The crowd noises are good, but they seem to be lacking variety. There are the usual chants, but when the crowd cheers or boos, it all sounds the same. There's just not much variety in the sound effects, and you'll pick up on this when you slide tackle and opposing player in his home stadium, you can time exactly when the boos will start and exactly when they will end. With the increased storage allowed by the DVD format (Which this game does not use), there is no reason to ever hear repetitive sound effects again. One thing positive I will say about the effects, is that they, unlike Madden sound like they were done by an actual crowd, not just whatever programmers and testers they could get together to cheer.

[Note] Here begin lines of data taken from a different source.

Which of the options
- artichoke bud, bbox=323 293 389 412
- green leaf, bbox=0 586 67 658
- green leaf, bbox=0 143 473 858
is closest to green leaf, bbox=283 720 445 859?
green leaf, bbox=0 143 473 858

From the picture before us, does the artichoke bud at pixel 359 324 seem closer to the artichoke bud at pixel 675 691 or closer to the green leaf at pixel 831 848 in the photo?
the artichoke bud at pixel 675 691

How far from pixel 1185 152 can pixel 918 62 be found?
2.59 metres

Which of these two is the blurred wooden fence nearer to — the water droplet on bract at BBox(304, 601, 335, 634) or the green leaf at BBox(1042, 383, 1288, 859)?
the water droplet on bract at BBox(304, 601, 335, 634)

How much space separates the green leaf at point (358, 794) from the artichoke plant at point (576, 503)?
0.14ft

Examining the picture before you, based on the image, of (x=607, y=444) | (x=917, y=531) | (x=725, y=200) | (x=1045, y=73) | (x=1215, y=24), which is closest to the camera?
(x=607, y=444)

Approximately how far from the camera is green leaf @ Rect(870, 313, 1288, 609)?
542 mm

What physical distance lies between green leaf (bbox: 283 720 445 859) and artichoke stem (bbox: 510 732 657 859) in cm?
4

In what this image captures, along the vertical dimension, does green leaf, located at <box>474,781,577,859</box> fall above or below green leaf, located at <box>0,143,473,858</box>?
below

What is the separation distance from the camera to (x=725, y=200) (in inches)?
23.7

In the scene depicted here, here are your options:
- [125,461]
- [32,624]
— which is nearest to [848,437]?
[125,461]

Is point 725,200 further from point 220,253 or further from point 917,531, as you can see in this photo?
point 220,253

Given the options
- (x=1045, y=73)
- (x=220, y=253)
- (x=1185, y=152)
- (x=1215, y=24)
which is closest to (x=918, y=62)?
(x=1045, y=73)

The announcing is competent, but on a whole, very bland. If you are passing around working the ball upfield the announcer just says the players last name as they touch it, with absolutely no excitement in his voice whatsoever. Once in a while they will surprise you with a clever observation, but they will spend most of their time repeating themselves. In this day and age when titles like NFL2K1, and NBA2K1 have stellar commentary, it really sticks out like a sore thumb when a game's commentary is this average.
The graphics found in FIFA 2001 are a mixed bag, especially after seeing what EA accomplished in NHL2001. The players look good, but are not overly impressive. EA has done a nice job in making the players look less "Japanese". In FIFA: WC all the players looked slightly Japanese regardless of where they came from. This problem has been fixed and players look more like they would in real life. The players move nicely, and the animations flow very well from one to another. However, you can get in to trouble if you start mashing buttons because due to the lengths of some of the animation, you'll find yourself doing things well after you intended to do them.
The stadiums are nicely done, and EA has added a few new ones for this go around. The crowd has also been reworked, and they look much better. They still wave their countries flags, which was one of my favorite features in the import version. The weather effects have also been enhanced, and it really looks like a downpour when it rains. The field will get soggy, and you can see the ball splash every now and then, it's pretty sweet looking. One aspect of the stadium that does not stand up is the field. The grass is grainy, has no depth to it, it's just pitiful looking. It really stands out when viewed with players and a nice sunset on screen at the same time. I guess EA had to have something to improve for next year's version, so now you know what to look forward to: FIFA 2002 MLS with enhanced field texturing, "It's in the game".
Overall this is a very solid title, and right now it's the only choice for a soccer game on the system. Despite the fact that it has a few flaws, it does stand up to the level that EA has reached for its PS2 releases. If you are into Soccer, Futbol, Football, whatever you call it where you live, you have no excuse for not picking up this game and embarrassing your friends with your amazing skills.
|"Despite the fact that it has a few flaws, it does stand up to the level that EA has reached for its PS2 releases."